One way to contribute in data science is to be at the intersection of two areas. Typically statistics and something else. Then you need to immerse yourself in the data. One of the most successful ‘Trinnies’ - Michael Ignatieff (IG-NAH-TEE-UHF) - says about politics that

The grind of politics, the endless travel, the meetings, the impossible schedule, the constant being on show are all in search of an authority that can be acquired in no other way. You have to learn the country.

And it’s the same in data science - you need to become an expert in some dataset by doing the grinding, endless, impossible schlep to understand it. Only then can you even begin to consider inference and prediction.

A lot of what you do in class is play house; when what you need to do is actually build something. One thing that helped me in this regard was getting to work with professors.

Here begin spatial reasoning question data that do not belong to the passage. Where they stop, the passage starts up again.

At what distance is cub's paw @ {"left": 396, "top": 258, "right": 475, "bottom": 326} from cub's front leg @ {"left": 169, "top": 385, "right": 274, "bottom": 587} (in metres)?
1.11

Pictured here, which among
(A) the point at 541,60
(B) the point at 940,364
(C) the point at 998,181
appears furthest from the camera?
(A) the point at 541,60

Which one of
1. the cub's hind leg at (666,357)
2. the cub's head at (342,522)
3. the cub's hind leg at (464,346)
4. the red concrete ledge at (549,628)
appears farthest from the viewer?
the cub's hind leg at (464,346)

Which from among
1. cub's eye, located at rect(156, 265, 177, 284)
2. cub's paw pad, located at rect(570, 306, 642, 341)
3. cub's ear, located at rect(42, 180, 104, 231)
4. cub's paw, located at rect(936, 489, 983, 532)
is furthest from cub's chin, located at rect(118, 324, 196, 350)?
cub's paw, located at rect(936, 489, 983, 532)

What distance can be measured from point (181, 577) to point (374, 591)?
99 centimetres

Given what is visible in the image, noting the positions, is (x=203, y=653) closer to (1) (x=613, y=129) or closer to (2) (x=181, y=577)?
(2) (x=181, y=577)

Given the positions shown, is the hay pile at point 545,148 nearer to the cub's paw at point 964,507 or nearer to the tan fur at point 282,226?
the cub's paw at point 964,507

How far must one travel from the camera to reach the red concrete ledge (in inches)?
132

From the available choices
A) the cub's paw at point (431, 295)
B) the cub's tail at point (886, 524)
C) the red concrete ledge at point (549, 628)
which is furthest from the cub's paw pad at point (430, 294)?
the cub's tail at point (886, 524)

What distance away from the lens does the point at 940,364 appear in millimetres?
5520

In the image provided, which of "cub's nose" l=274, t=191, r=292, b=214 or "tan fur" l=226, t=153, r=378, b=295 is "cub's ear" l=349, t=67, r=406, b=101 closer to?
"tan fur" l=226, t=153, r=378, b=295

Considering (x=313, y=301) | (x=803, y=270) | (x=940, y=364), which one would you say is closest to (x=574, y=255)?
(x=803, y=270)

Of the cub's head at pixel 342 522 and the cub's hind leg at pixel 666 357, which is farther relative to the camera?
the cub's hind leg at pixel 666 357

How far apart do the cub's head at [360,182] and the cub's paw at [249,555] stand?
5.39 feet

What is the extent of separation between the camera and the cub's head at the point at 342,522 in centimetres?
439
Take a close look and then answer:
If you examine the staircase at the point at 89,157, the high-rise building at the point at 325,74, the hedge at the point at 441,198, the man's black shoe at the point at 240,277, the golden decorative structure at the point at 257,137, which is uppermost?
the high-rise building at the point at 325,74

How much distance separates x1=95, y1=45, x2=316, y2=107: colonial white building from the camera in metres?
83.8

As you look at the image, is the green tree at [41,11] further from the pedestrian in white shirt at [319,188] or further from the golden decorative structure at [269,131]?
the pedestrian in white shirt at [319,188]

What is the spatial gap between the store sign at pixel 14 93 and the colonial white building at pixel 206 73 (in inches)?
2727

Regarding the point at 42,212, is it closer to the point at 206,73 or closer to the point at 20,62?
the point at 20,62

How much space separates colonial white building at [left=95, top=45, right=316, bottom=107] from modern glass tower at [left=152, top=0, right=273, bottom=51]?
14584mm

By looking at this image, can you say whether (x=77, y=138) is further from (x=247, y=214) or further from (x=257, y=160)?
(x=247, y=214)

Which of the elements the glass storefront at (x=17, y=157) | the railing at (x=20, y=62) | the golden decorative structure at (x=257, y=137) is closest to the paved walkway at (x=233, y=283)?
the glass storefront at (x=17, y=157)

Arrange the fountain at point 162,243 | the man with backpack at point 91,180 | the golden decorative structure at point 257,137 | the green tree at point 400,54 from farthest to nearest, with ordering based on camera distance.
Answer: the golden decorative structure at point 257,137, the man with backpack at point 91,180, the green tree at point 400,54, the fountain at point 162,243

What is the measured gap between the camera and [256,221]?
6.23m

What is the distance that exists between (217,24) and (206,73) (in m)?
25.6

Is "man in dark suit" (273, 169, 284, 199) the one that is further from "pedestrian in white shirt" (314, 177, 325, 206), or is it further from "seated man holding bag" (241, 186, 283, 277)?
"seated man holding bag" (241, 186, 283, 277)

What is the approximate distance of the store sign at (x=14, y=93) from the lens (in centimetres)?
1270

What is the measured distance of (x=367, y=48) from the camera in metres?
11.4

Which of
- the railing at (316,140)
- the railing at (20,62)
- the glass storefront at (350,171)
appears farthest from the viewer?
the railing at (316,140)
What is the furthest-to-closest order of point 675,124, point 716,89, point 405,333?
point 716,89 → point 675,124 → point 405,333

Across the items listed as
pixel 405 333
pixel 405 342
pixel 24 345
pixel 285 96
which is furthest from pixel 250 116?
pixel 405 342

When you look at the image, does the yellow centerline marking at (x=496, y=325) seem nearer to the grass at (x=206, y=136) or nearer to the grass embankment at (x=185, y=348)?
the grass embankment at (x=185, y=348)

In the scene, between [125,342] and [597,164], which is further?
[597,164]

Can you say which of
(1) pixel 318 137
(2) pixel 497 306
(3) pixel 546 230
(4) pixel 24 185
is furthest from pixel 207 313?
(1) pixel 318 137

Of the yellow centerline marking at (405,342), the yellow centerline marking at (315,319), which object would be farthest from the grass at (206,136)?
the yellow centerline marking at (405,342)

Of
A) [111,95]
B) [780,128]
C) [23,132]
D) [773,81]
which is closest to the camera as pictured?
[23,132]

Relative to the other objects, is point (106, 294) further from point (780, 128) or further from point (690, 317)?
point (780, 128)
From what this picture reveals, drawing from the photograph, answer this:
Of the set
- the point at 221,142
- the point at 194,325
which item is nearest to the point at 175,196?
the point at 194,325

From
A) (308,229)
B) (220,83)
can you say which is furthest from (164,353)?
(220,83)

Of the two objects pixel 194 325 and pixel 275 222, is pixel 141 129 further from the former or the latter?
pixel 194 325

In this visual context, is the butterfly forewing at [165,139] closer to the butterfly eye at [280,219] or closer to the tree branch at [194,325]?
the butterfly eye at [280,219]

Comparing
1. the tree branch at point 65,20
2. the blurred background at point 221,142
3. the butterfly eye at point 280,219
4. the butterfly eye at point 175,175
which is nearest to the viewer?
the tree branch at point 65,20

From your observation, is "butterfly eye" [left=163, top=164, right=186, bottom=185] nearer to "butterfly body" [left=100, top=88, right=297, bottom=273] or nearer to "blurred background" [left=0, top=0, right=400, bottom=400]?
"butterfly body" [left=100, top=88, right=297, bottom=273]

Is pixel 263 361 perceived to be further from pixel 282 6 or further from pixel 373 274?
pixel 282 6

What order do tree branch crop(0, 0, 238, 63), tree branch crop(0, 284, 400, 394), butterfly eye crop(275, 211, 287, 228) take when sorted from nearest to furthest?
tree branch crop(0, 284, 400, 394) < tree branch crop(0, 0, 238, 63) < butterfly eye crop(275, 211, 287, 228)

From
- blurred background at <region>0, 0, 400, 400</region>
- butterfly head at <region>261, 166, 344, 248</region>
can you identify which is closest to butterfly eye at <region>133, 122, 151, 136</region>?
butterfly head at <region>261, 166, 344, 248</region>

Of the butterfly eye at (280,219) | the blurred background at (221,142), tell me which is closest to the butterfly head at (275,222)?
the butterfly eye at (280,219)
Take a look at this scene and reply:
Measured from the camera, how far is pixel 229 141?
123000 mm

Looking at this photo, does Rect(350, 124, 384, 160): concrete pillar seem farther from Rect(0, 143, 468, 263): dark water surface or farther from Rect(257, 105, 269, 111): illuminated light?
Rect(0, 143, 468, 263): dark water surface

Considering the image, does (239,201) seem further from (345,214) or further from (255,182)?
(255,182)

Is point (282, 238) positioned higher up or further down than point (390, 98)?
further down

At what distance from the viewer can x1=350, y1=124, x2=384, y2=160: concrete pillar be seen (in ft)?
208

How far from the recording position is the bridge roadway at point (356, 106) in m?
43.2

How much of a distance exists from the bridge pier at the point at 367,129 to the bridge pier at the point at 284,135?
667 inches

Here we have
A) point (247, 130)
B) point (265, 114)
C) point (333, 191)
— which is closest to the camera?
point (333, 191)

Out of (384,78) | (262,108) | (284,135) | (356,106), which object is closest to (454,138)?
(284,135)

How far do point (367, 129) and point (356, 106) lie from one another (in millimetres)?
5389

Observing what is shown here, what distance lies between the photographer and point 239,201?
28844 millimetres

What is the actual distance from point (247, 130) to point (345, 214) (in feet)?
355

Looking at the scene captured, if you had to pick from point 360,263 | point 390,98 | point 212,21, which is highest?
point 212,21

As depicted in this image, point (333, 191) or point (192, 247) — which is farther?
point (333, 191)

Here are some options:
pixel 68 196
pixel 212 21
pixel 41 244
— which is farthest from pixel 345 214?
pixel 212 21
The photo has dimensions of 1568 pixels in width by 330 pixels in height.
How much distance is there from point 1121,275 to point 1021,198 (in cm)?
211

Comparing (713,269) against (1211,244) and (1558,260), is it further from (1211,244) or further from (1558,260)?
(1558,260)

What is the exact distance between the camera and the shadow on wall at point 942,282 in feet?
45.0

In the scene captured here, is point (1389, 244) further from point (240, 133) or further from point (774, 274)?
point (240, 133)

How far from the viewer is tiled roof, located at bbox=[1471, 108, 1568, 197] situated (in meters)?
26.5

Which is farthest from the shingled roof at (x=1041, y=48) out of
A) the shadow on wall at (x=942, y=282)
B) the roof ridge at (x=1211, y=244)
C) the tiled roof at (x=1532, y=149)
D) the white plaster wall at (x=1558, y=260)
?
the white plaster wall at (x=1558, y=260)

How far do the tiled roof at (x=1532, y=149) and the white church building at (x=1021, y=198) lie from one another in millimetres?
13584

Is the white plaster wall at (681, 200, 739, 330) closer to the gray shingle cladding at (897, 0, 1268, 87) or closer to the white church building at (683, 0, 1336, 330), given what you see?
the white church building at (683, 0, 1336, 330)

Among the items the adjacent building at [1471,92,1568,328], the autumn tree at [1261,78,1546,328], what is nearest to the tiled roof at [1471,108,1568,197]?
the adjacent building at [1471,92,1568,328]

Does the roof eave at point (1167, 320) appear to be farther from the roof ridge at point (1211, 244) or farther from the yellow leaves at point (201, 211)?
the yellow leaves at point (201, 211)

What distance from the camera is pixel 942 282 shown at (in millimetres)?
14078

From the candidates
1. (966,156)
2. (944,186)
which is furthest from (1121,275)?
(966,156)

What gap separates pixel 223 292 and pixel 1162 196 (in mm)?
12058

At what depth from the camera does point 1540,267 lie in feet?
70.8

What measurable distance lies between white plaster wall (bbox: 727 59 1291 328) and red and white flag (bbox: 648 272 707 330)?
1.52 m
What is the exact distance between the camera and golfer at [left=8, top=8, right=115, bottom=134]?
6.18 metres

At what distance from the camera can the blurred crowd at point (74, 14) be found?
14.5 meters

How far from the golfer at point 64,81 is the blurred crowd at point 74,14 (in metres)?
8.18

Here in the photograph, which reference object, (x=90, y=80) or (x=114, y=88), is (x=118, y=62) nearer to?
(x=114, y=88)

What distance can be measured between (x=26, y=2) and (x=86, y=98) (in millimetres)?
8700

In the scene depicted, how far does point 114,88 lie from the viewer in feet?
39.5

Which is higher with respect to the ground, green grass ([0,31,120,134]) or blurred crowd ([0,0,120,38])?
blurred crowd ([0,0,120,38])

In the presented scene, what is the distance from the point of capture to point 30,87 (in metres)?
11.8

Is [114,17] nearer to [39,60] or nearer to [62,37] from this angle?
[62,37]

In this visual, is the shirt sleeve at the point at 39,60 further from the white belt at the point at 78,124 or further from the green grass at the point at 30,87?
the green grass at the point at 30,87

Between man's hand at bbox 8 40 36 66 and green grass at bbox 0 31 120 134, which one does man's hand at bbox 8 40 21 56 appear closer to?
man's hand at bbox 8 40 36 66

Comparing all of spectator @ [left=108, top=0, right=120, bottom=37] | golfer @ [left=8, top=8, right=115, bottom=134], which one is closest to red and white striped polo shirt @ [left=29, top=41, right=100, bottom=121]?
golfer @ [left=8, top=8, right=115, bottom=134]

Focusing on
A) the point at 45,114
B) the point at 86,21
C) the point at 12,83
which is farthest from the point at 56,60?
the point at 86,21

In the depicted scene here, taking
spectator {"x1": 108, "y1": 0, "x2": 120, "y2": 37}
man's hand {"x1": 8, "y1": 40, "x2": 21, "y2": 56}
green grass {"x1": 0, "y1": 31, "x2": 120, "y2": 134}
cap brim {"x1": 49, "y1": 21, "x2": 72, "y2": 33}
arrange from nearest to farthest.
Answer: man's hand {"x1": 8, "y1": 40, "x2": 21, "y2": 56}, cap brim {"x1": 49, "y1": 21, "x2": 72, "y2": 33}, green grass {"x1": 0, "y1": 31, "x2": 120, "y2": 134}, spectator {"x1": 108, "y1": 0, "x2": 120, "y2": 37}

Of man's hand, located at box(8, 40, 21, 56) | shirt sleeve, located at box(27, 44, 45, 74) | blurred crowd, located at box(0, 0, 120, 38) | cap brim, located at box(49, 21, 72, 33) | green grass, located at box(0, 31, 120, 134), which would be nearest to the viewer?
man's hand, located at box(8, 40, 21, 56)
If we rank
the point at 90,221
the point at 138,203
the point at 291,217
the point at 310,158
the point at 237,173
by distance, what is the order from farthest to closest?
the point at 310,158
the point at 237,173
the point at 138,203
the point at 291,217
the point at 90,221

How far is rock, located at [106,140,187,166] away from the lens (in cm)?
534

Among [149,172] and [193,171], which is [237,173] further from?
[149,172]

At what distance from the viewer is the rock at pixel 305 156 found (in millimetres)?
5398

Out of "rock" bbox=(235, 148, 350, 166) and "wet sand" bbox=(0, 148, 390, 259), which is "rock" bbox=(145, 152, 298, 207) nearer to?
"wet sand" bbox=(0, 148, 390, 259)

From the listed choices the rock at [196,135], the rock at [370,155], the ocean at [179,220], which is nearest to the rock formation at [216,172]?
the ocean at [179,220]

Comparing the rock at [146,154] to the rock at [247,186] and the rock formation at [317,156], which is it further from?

So how do you get to work with a professor? There’s an easy answer, which I expect is relevant for many ‘Trinnies’, and that’s to just to get an A+ in their class. But more generally, you should send an email that demonstrates that you’ve got:

  • an interest; and
  • some skills.

For instance, these days a lot of papers in the fields that I’m interested in need some type of R package to go alongside them, and it can be hard to find students who can do this. If a student emailed having made an R package, that would demonstrate a lot of interest and skills, and it would be clear how I could involve them. There’s an enormous difference between a student who emails claiming to know R, and a student who emails a link to a GitHub repo that demonstrates it.

Concluding remarks

Thank you very much to Manmeet for the invitation to be on this panel. It’s a great honour to be here, alongside my colleagues - Sam, Emma, and Morris - and one of my bosses - Helen! Very much looking forward to the discussion.